» **Job**:
Could you recast all of the data below as a JSON list of strings, with one string per line and the blank lines left out?

........

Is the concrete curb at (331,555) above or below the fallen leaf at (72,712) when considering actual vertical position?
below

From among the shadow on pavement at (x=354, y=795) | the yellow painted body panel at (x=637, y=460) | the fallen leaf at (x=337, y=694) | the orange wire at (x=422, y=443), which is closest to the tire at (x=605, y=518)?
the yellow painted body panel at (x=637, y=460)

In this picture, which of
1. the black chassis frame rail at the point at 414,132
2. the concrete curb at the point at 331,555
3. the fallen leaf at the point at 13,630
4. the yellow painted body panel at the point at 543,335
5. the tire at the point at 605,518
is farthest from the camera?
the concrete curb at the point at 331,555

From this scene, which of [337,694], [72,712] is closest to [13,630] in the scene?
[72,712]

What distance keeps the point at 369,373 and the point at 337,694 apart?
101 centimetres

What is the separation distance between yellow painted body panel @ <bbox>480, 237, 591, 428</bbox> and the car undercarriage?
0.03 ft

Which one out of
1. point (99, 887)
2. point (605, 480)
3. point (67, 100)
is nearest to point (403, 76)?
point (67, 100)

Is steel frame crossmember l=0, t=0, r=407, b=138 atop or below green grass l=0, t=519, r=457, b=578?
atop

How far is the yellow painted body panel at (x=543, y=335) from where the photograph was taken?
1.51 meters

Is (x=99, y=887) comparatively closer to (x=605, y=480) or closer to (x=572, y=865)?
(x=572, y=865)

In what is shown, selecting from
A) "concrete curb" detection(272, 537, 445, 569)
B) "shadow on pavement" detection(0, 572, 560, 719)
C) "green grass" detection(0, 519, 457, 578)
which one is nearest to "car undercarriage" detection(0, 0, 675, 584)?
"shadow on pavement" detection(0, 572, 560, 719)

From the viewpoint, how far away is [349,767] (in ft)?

........

» **Reply to the task**:
[
  "Is the concrete curb at (331,555) above or below the fallen leaf at (72,712) when considering actual vertical position?",
  "below",
  "From among the shadow on pavement at (x=354, y=795) | the yellow painted body panel at (x=637, y=460) | the fallen leaf at (x=337, y=694) | the orange wire at (x=422, y=443), which is closest to the tire at (x=605, y=518)?",
  "the yellow painted body panel at (x=637, y=460)",
  "In this picture, which of",
  "1. the black chassis frame rail at the point at 414,132",
  "2. the concrete curb at the point at 331,555",
  "3. the fallen leaf at the point at 13,630",
  "4. the yellow painted body panel at the point at 543,335",
  "5. the tire at the point at 605,518",
  "is farthest from the camera?",
  "the concrete curb at the point at 331,555",
  "From this scene, which of [337,694], [72,712] is closest to [13,630] in the scene?",
  "[72,712]",
  "What distance keeps the point at 369,373 and the point at 337,694 apart?",
  "101 centimetres",
  "What is the separation distance between yellow painted body panel @ <bbox>480, 237, 591, 428</bbox> and the car undercarriage?",
  "0.03 ft",
  "Which one out of",
  "1. point (99, 887)",
  "2. point (605, 480)",
  "3. point (67, 100)",
  "is nearest to point (403, 76)?",
  "point (67, 100)",
  "Is steel frame crossmember l=0, t=0, r=407, b=138 atop or below green grass l=0, t=519, r=457, b=578?",
  "atop",
  "How far is the yellow painted body panel at (x=543, y=335) from where the photograph was taken?",
  "1.51 meters",
  "Is (x=99, y=887) comparatively closer to (x=605, y=480) or closer to (x=572, y=865)?",
  "(x=572, y=865)",
  "In what is shown, selecting from",
  "A) \"concrete curb\" detection(272, 537, 445, 569)",
  "B) \"shadow on pavement\" detection(0, 572, 560, 719)",
  "C) \"green grass\" detection(0, 519, 457, 578)",
  "which one is nearest to \"car undercarriage\" detection(0, 0, 675, 584)?",
  "\"shadow on pavement\" detection(0, 572, 560, 719)",
  "From the viewpoint, how far away is [349,767] (in ft)?"
]